By Mark and Wendy Pratt
It’s hot. We’re sleeping in the basement where it’s cool and quiet. No dogs barking or kingbirds squawking at 4:30 am. By fall we’ll move back upstairs, but for now it’s a mini-getaway for us.
This morning we watched a colorful tanager feed on the berries of the chokecherry out our living room window. I told the numerous robins that perhaps they could feed elsewhere. I like them, but they’re a bit mundane, choose another bush please.
We’re moving cattle every 10 days or so in the mountains, which is a big switch for us. We’re following the advice we heard a smart rancher give one day: “shorten your graze periods and lengthen your recovery periods.” It’s stressing us in ways we didn’t anticipate and it’s not perfect, but things seldom are. We’ve had a few pleasant overnight stays in the mountains. Being in the high country early in the morning and late at night means spotting elk, mule deer, sage grouse, and listening to the nighthawks boom.
I’ve enjoyed some time away from the ranch rummaging through boxes of memorabilia with my sisters. It’s taken us years to tackle what our grandmother and uncle left behind in their home built by my great grandparents. We hate to disturb some of the drawers and shelves that have remained untouched since the last occupation over 20 years ago. My uncle saved everything. I hauled box after box down the steep attic stairs one very hot day. One curious find was a large box filled with crepe paper streamers, all a faded green. Their household was staunchly democrat and there was a stash of John Kennedy campaign materials and articles written after his assassination.

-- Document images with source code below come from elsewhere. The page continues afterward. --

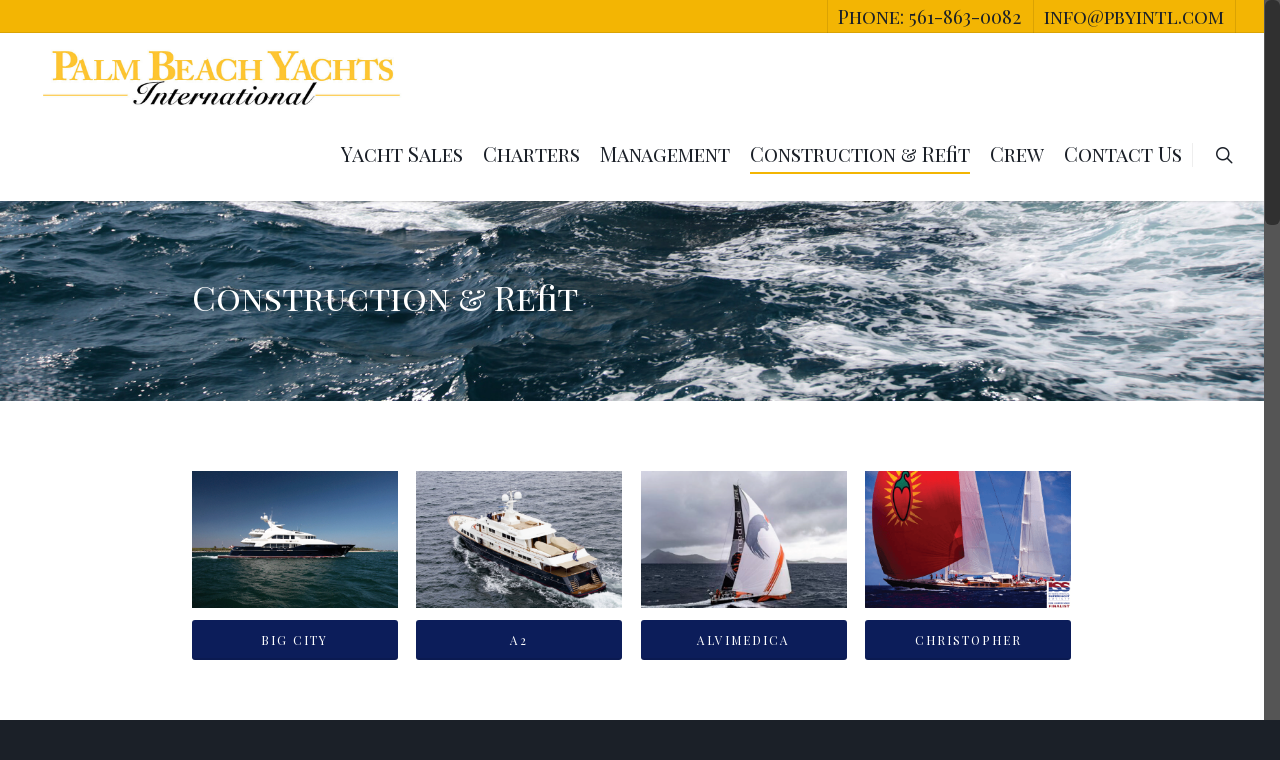

--- FILE ---
content_type: text/plain
request_url: https://www.google-analytics.com/j/collect?v=1&_v=j102&a=1218291837&t=pageview&_s=1&dl=http%3A%2F%2Fwww.pbyintl.com%2Fconstructionrefit%2F&ul=en-us%40posix&dt=Construction%20%26%20Refit&sr=1280x720&vp=1280x720&_u=IEBAAEABAAAAACAAI~&jid=1710190460&gjid=1740406165&cid=1836958406.1764469843&tid=UA-28579170-1&_gid=457251363.1764469843&_r=1&_slc=1&z=1386895854
body_size: -449
content:
2,cG-44W7KETLLN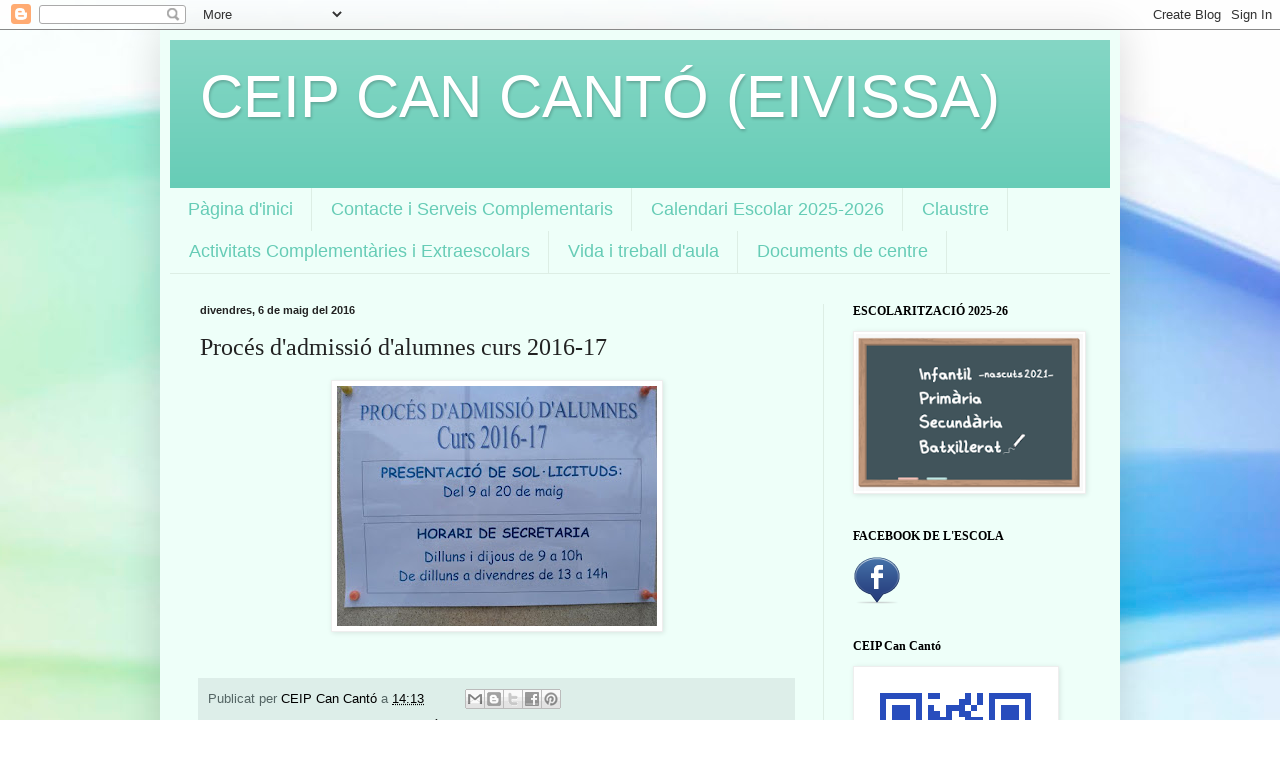

--- FILE ---
content_type: text/html; charset=UTF-8
request_url: https://www.cancanto.org/b/stats?style=BLACK_TRANSPARENT&timeRange=ALL_TIME&token=APq4FmC3EQ9XKfstwYD1D_ZieCXH1qqWW24mI7oXfu8Iux2HLwSx1w9bY4e2Pzlvwl34a2QanjGyh1YjVqnw4uJWQo2wIGQ_Yw
body_size: 32
content:
{"total":396052,"sparklineOptions":{"backgroundColor":{"fillOpacity":0.1,"fill":"#000000"},"series":[{"areaOpacity":0.3,"color":"#202020"}]},"sparklineData":[[0,8],[1,16],[2,13],[3,23],[4,100],[5,65],[6,8],[7,32],[8,8],[9,33],[10,11],[11,6],[12,11],[13,8],[14,8],[15,11],[16,9],[17,10],[18,9],[19,16],[20,17],[21,9],[22,12],[23,8],[24,9],[25,6],[26,26],[27,19],[28,6],[29,4]],"nextTickMs":1800000}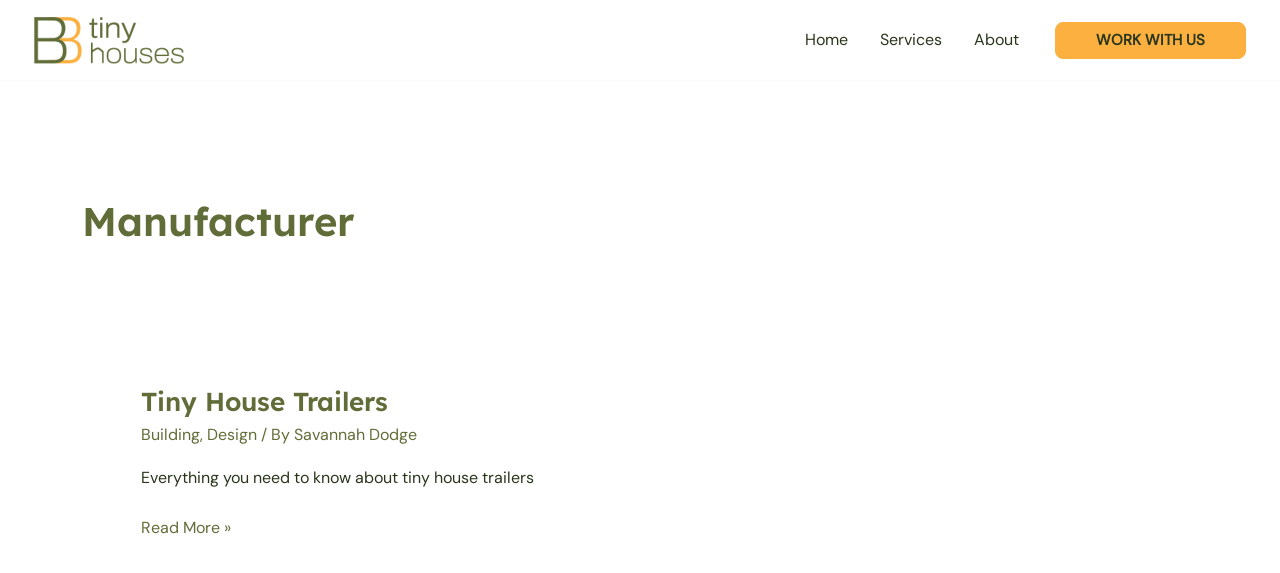

--- FILE ---
content_type: text/css
request_url: https://bbtinyhouses.com/wp-content/astra-local-fonts/astra-local-fonts.css?ver=4.8.8
body_size: 435
content:
/* latin-ext */
@font-face {
  font-family: 'DM Sans';
  font-style: normal;
  font-weight: 400;
  font-display: fallback;
  src: url(https://bbtinyhouses.com/wp-content/astra-local-fonts/dm-sans/rP2tp2ywxg089UriI5-g4vlH9VoD8CmcqZG40F9JadbnoEwAopxRR232VGM.woff2) format('woff2');
  unicode-range: U+0100-02BA, U+02BD-02C5, U+02C7-02CC, U+02CE-02D7, U+02DD-02FF, U+0304, U+0308, U+0329, U+1D00-1DBF, U+1E00-1E9F, U+1EF2-1EFF, U+2020, U+20A0-20AB, U+20AD-20C0, U+2113, U+2C60-2C7F, U+A720-A7FF;
}
/* latin */
@font-face {
  font-family: 'DM Sans';
  font-style: normal;
  font-weight: 400;
  font-display: fallback;
  src: url(https://bbtinyhouses.com/wp-content/astra-local-fonts/dm-sans/rP2tp2ywxg089UriI5-g4vlH9VoD8CmcqZG40F9JadbnoEwAopxRSW32.woff2) format('woff2');
  unicode-range: U+0000-00FF, U+0131, U+0152-0153, U+02BB-02BC, U+02C6, U+02DA, U+02DC, U+0304, U+0308, U+0329, U+2000-206F, U+20AC, U+2122, U+2191, U+2193, U+2212, U+2215, U+FEFF, U+FFFD;
}
/* vietnamese */
@font-face {
  font-family: 'Lexend';
  font-style: normal;
  font-weight: 600;
  font-display: fallback;
  src: url(https://bbtinyhouses.com/wp-content/astra-local-fonts/lexend/wlptgwvFAVdoq2_F94zlCfv0bz1WC-URzLhnepKu.woff2) format('woff2');
  unicode-range: U+0102-0103, U+0110-0111, U+0128-0129, U+0168-0169, U+01A0-01A1, U+01AF-01B0, U+0300-0301, U+0303-0304, U+0308-0309, U+0323, U+0329, U+1EA0-1EF9, U+20AB;
}
/* latin-ext */
@font-face {
  font-family: 'Lexend';
  font-style: normal;
  font-weight: 600;
  font-display: fallback;
  src: url(https://bbtinyhouses.com/wp-content/astra-local-fonts/lexend/wlptgwvFAVdoq2_F94zlCfv0bz1WC-URzLlnepKu.woff2) format('woff2');
  unicode-range: U+0100-02BA, U+02BD-02C5, U+02C7-02CC, U+02CE-02D7, U+02DD-02FF, U+0304, U+0308, U+0329, U+1D00-1DBF, U+1E00-1E9F, U+1EF2-1EFF, U+2020, U+20A0-20AB, U+20AD-20C0, U+2113, U+2C60-2C7F, U+A720-A7FF;
}
/* latin */
@font-face {
  font-family: 'Lexend';
  font-style: normal;
  font-weight: 600;
  font-display: fallback;
  src: url(https://bbtinyhouses.com/wp-content/astra-local-fonts/lexend/wlptgwvFAVdoq2_F94zlCfv0bz1WC-URzLdneg.woff2) format('woff2');
  unicode-range: U+0000-00FF, U+0131, U+0152-0153, U+02BB-02BC, U+02C6, U+02DA, U+02DC, U+0304, U+0308, U+0329, U+2000-206F, U+20AC, U+2122, U+2191, U+2193, U+2212, U+2215, U+FEFF, U+FFFD;
}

There were piles of books and magazines, and the occasional handwritten letter to keep us interested.
We have a box labeled for each branch of the family, file folders for each individual, a box to take to the local historical society, totes for scrapbooks to deal with later, and piles of items with some value that we need to think about. It’s a labor of love, and with my dear sisters, what I would do just for fun.
Summer is cruising along at warp speed. Oh, to hold on to these evenings! We watched the July full moon, the buck moon, rise at dusk on my birthday. We christened the new redwood deck and made merry as I tried to forget how surprising the number on the cake was.
All of it – aging, the intoxicating days of summer, the cool breeze coming through the windows when I can’t sleep – take on a special poignancy when I’m immersed in the lives of my ancestors. We are the same. Especially so since our livelihood is the land, and we cherish country living as they did. My grandma talks about beet harvest, flood irrigating, and the first killdeer of spring as the important events they were. An optimist, nearly every diary entry begins with, “Lovely, lovely day.” She also wrote in a letter, “We lived through the depression and two world wars and loved every minute of it.”
I promise today to be more like her.